By how much do SSDs narrow the performance gap between clustered and non clustered indices?


Most SQL relational databases support the concept of a clustered index in a table. A clustered index, usually implemented as a B-tree, represents the actual records in a given table, physically ordered by that index on disk/storage. One advantage of this special clustered index is that after traversing the B-tree in search for a record or set of records, the actual data can be found immediately at the leaf nodes.

This stands in contrast to a non clustered index. A non clustered index exists outside the clustered index, and also orders the underlying data using one or more columns. But, the leaf nodes may not have data for all the columns needed in the query. In this case, the database has to do a disk seek to the original data to get this information.

In most database resources I have seen on Stack Overflow and elsewhere, this additional disk seek is viewed as a substantial performance penalty. My question is how would this analysis change assuming that all database files were stored on a solid state drive (SSD)?

From the Wikipedia page for SSDs, the random access time for SSDs is less than 0.1 ms, while random access times for mechanical hard disks are typically 10-100 times slower.

Do SSDs narrow the gap between clustered and non clustered indices, such that the former become less important for overall performance?


Solution

  • First, the additional disk seek is not really a "killer". This can be a big issue in high transaction environments where microseconds and milliseconds count. However, for longer running queries, it will make little difference.

    This is especially true if the database intelligently does "look ahead" disk seeks. Databases are often not waiting for data because another thread is predicting what pages will be needed and working on bringing those back. This is usually done by just taking the "next" pages on a sequential scan.

    SSDs are going to speed up pretty much all operations. They do change the optimization parameters.

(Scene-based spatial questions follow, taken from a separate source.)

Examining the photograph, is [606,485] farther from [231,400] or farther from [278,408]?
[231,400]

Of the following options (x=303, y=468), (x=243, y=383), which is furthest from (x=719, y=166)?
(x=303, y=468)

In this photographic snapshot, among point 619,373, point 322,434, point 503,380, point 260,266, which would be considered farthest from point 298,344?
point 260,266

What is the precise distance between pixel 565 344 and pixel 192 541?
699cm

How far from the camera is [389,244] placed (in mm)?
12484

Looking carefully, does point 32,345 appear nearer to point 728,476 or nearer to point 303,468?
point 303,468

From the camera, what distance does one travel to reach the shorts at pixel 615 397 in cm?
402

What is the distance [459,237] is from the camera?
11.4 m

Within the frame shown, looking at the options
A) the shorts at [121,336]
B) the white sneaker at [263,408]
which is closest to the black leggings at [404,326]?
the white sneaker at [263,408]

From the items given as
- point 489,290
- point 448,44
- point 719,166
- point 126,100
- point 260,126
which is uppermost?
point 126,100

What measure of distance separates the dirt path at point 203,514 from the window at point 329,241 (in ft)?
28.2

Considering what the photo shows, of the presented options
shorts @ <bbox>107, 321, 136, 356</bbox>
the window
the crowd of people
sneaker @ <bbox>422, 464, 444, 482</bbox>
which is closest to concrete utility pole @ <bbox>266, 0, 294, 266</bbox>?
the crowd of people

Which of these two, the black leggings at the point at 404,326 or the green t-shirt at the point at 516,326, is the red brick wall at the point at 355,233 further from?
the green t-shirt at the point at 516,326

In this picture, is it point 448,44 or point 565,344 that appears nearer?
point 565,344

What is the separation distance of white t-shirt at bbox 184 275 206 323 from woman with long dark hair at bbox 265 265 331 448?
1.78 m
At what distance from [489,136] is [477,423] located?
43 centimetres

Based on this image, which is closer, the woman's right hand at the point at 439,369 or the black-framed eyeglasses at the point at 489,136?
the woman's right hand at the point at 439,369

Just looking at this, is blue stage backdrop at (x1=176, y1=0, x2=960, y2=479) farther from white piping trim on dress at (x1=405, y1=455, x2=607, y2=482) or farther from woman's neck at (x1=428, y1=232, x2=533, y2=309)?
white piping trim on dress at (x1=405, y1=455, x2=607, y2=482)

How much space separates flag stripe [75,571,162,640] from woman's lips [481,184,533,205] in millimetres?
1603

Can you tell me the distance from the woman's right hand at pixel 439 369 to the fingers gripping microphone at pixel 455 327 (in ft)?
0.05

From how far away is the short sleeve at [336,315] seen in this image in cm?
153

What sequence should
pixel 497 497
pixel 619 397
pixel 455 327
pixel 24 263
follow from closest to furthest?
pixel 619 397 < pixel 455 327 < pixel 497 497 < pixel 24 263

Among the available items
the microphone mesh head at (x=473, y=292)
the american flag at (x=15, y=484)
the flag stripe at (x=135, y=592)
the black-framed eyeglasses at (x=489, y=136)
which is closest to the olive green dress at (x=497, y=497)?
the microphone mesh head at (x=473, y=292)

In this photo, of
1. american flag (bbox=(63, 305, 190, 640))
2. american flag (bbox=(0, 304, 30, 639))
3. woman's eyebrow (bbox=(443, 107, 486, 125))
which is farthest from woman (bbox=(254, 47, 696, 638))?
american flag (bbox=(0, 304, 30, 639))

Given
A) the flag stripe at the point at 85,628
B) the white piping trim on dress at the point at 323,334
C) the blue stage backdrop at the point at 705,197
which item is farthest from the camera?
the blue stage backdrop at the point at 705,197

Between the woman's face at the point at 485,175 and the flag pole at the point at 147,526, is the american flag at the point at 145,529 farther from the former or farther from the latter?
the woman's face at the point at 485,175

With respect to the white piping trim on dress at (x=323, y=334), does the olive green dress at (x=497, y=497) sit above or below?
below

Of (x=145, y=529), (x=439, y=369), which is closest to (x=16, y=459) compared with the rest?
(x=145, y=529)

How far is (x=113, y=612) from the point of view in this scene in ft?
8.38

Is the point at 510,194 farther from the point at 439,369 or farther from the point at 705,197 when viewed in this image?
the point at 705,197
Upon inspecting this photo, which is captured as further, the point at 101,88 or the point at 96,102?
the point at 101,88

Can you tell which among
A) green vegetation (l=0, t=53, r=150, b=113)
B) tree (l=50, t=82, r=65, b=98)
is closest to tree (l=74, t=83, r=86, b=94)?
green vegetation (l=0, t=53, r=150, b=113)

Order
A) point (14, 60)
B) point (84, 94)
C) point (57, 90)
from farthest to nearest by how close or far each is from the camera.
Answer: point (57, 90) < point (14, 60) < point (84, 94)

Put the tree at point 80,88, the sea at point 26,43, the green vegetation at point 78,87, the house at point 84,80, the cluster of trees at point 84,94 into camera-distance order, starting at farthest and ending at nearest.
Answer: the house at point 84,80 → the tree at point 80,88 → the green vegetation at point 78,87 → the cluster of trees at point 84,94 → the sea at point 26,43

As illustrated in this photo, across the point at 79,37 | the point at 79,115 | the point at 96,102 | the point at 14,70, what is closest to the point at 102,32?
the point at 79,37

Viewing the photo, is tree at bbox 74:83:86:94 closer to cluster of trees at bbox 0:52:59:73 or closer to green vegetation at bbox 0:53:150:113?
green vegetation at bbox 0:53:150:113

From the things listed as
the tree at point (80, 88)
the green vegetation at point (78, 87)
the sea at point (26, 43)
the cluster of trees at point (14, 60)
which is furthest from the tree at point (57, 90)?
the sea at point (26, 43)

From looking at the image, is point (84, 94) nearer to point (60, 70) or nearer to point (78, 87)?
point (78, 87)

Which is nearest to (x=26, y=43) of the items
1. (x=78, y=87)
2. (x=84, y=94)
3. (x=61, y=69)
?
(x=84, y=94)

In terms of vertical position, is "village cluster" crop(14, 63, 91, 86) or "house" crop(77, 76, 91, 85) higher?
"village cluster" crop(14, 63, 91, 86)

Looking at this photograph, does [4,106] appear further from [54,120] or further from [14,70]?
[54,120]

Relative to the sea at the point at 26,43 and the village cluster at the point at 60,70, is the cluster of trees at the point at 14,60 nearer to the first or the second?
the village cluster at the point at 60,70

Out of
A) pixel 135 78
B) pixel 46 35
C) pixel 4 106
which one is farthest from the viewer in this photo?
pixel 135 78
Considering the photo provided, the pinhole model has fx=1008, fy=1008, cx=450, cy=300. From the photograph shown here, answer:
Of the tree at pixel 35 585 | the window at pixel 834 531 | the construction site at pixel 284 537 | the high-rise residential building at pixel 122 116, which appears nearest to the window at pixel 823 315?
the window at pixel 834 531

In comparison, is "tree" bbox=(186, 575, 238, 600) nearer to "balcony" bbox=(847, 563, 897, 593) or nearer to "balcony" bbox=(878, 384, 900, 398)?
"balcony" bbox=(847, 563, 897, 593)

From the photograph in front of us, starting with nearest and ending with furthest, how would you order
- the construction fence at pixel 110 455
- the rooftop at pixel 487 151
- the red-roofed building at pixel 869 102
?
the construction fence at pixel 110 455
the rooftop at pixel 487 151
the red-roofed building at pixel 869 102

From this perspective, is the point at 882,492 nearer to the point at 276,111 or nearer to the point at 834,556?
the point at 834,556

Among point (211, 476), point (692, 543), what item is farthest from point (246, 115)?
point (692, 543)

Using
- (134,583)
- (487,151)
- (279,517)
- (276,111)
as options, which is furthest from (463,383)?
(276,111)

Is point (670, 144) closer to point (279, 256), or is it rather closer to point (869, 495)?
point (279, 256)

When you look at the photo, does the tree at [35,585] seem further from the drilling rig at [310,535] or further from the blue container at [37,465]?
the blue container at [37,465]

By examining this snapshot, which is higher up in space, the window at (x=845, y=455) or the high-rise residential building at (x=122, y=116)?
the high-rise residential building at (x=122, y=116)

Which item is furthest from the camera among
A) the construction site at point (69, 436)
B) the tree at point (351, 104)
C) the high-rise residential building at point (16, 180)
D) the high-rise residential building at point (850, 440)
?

In particular, I think they are comparably fast on throughput (although I don't keep up with the technology specifically). Their big win is in latency -- the time from issuing the request for a disk block and the time when it is retrieved.

    In my experience (which is a few years old), the performance using SSD was comparable to an in-memory database for most operations.

    Whether this makes cluster indexes redundant is another matter. A key place where they are used is when you want to separate a related small amount of rows (say "undeleted") from a larger amount. By putting them in the same data pages, the clustered index reduces the overall number of rows being read -- it doesn't just make the reads faster.